Whatever is, is in its Causes just.

Since all Things are by Fate; but purblind Man,

Sees but a part o' th' Chain, the nearest Link,

His Eyes not carrying to the equal Beam.

That poises all above.

Dryd.

To Mr. J. R.

SIR,

I have here, according to your Request, given you my presen Thoughts of the general State of Things in the Universe. Such as they are, you have them, and are welcome to 'em; and if they yield you any Pleasure or Satisfaction, I shall think my Trouble sufficiently compensated. I know my Scheme will be liable to many Objections from a less discerning Reader than your self; but it is not design'd for those who can't understand it. I need not give you any Caution to distinguish the hypothetical Parts of the Argument from the conclusive: You will easily perceive what I design for Demonstration, and what for Probability only. The whole I leave entirely to you, and shall value my self more or less on this account, in proportion to your Esteem and Approbation.

SECT. I. Of Liberty and Necessity.

I. There is said to be a First Mover, who is called GOD, Maker of the Universe.

II. He is said to be all-wise, all-good, all powerful.

These two Propositions being allow'd and asserted by People of almost every Sect and Opinion; I have here suppos'd them granted, and laid them down as the Foundation of my Argument; What follows then, being a Chain of Consequences truly drawn from them, will stand or fall as they are true or false.

III. If He is all-good, whatsoever He doth must be good.

IV. If He is all-wise, whatsoever He doth must be wise.
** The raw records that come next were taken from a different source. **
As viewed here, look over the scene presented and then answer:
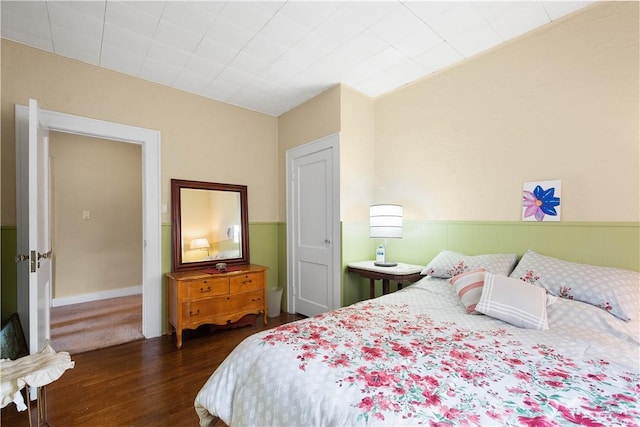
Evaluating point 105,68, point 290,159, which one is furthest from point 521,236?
point 105,68

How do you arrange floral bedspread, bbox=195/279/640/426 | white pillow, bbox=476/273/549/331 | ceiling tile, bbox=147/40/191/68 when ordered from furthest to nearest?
ceiling tile, bbox=147/40/191/68 < white pillow, bbox=476/273/549/331 < floral bedspread, bbox=195/279/640/426

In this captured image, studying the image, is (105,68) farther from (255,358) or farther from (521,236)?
(521,236)

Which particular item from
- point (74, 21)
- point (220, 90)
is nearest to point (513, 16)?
point (220, 90)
1. It is suppos'd that God the Maker and Governour of the Universe, is infinitely wise, good, and powerful. 2. In consequence of His infinite Wisdom and Goodness, it is asserted, that whatever He doth must be infinitely wise and good.
The Truth of these Propositions, with relation to the two first, I think may be justly call'd evident; since, either that infinite Goodness will act what is ill, or infinite Wisdom what is not wise, is too glaring a Contradiction not to be perceiv'd by any Man of common Sense, and deny'd as soon as understood. V. If He is all-powerful, there can be nothing either existing or acting in the Universe against or without his Consent; and what He consents to must be good, because He is good; therefore Evil doth not exist.
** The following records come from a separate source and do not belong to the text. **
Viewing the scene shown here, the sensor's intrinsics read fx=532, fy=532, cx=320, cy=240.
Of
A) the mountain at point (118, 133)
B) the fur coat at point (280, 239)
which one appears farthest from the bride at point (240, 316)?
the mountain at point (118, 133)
Unde Malum? has been long a Question, and many of the Learned have perplex'd themselves and Readers to little Purpose in Answer to it. That there are both Things and Actions to which we give the Name of Evil, is not here deny'd, as Pain, Sickness, Want, Theft, Murder, &c. but that these and the like are not in reality Evils, Ills, or Defects in the Order of the Universe, is demonstrated in the next Section, as well as by this and the following Proposition. Indeed, to suppose any Thing to exist or be done, contrary to the Will of the Almighty, is to suppose him not almighty; or that Something (the Cause of Evil) is more mighty than the Almighty; an Inconsistence that I think no One will defend: And to deny any Thing or Action, which he consents to the existence of, to be good, is entirely to destroy his two Attributes of Wisdom and Goodness.
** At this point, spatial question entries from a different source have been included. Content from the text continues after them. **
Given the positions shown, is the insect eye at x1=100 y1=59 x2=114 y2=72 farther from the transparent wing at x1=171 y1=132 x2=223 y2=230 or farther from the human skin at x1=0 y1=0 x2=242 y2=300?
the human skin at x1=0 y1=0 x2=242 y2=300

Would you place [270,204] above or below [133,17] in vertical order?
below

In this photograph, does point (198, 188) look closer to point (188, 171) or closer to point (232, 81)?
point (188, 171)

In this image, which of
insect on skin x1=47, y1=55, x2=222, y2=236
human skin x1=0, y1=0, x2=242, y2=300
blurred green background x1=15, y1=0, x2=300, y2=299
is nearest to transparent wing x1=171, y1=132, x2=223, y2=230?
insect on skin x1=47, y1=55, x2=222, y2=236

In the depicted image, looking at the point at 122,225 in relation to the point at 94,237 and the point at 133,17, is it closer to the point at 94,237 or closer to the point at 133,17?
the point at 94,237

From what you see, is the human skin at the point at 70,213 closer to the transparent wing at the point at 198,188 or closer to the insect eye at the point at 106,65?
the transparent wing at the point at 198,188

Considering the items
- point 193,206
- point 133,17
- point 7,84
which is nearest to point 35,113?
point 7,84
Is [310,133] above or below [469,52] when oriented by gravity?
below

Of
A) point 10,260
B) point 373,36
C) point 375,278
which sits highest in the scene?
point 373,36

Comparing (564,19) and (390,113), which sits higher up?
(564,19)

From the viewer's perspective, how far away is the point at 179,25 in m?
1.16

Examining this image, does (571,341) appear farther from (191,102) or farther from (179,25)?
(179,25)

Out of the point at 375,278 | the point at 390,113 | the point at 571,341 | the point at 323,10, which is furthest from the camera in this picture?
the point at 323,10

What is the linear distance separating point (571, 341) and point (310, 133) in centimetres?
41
There is nothing done in the Universe, say the Philosophers, but what God either does, or permits to be done. This, as He is Almighty, is certainly true: But what need of this Distinction between doing and permitting? Why, first they take it for granted that many Things in the Universe exist in such a Manner as is not for the best, and that many Actions are done which ought not to be done, or would be better undone; these Things or Actions they cannot ascribe to God as His, because they have already attributed to Him infinite Wisdom and Goodness; Here then is the Use of the Word Permit; He permits them to be done, say they. But we will reason thus: If God permits an Action to be done, it is because he wants either Power or Inclination to hinder it; in saying he wants Power, we deny Him to be almighty; and if we say Hewants Inclination or Will, it must be, either because He is not Good, or the Action is not evil, (for all Evil is contrary to the Essence of infinite Goodness.) The former is inconsistent with his before-given Attribute of Goodness, therefore the latter must be true.

It will be said, perhaps, that God permits evil Actions to be done, for wise Ends and Purposes. But this Objection destroys itself; for whatever an infinitely good God hath wise Ends in suffering to be, must be good, is thereby made good, and cannot be otherwise.

VI. If a Creature is made by God, it must depend upon God, and receive all its Power from Him; with which Power the Creature can do nothing contrary to the Will of God, because God is Almighty; what is not contrary to His Will, must be agreeable to it; what is agreeable to it, must be good, because He is Good; therefore a Creature can do nothing but what is good.